Öncelikle ruh sağlığını ön planda tutmak son derece önemlidir. Nihayet, ruh sağlığı, kişinin ve tabii ki bebeğin büyümesi ve gelişmesi için gereklidir.. Bir annenin sonunda bir duygulanım bozukluğu oluşturması, ona çok fazla acı çekmesine neden olabileceği ve hatta çevresini ve hayatını riske atabileceği dikkate alınmalıdır.

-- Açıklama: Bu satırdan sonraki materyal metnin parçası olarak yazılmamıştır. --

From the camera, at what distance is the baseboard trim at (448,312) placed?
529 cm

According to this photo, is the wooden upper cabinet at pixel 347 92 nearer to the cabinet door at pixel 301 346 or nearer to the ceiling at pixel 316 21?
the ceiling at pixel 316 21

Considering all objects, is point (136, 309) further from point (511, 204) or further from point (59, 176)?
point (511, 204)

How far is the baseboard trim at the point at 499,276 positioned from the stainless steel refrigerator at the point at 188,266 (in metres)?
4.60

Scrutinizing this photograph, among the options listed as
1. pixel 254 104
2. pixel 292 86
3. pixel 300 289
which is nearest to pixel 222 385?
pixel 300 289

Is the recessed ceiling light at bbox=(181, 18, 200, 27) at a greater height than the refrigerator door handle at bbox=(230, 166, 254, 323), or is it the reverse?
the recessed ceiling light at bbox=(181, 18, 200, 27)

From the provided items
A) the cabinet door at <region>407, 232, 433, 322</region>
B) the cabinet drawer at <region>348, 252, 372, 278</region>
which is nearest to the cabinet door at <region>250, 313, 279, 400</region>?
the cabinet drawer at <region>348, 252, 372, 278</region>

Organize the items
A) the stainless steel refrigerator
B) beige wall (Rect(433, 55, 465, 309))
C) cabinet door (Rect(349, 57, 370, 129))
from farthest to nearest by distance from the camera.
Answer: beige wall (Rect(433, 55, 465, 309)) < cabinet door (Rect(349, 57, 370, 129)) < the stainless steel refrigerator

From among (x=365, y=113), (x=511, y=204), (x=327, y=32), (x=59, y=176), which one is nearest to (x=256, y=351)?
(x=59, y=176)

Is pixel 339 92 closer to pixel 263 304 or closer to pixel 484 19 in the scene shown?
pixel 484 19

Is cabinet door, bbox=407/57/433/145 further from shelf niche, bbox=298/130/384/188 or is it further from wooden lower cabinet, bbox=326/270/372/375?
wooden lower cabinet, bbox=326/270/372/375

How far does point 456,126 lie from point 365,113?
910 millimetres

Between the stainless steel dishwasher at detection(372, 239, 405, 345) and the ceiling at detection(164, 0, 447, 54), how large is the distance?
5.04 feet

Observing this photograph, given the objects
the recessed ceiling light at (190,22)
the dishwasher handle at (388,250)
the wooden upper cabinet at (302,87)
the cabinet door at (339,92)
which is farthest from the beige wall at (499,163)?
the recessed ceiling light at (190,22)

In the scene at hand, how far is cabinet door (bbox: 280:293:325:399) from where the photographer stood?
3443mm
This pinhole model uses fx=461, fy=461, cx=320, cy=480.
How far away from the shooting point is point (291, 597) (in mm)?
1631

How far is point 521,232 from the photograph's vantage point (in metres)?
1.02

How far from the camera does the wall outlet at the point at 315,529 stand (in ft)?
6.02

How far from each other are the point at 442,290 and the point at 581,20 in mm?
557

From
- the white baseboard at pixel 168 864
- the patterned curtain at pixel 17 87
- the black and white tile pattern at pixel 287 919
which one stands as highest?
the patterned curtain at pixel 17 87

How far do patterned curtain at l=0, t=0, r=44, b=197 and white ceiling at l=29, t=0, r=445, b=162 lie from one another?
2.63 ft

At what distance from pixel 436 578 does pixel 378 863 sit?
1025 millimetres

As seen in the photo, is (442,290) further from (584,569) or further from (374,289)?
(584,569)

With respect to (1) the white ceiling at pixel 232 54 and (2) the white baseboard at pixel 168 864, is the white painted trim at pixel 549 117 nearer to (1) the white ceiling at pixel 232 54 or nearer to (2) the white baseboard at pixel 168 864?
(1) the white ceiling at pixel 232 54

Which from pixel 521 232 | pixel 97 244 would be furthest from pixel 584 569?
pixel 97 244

Depresyonu olan bir anne çocuğuyla yeterli duygusal bağ kuramayacak ve psikoloji uzmanlarına göre bir Anne ve çocuk arasındaki duygusal ilişki, yenidoğanın doğru nörogelişimi ve daha sonra hayattaki kişilerarası ilişkiler için çok önemlidir. yetişkin.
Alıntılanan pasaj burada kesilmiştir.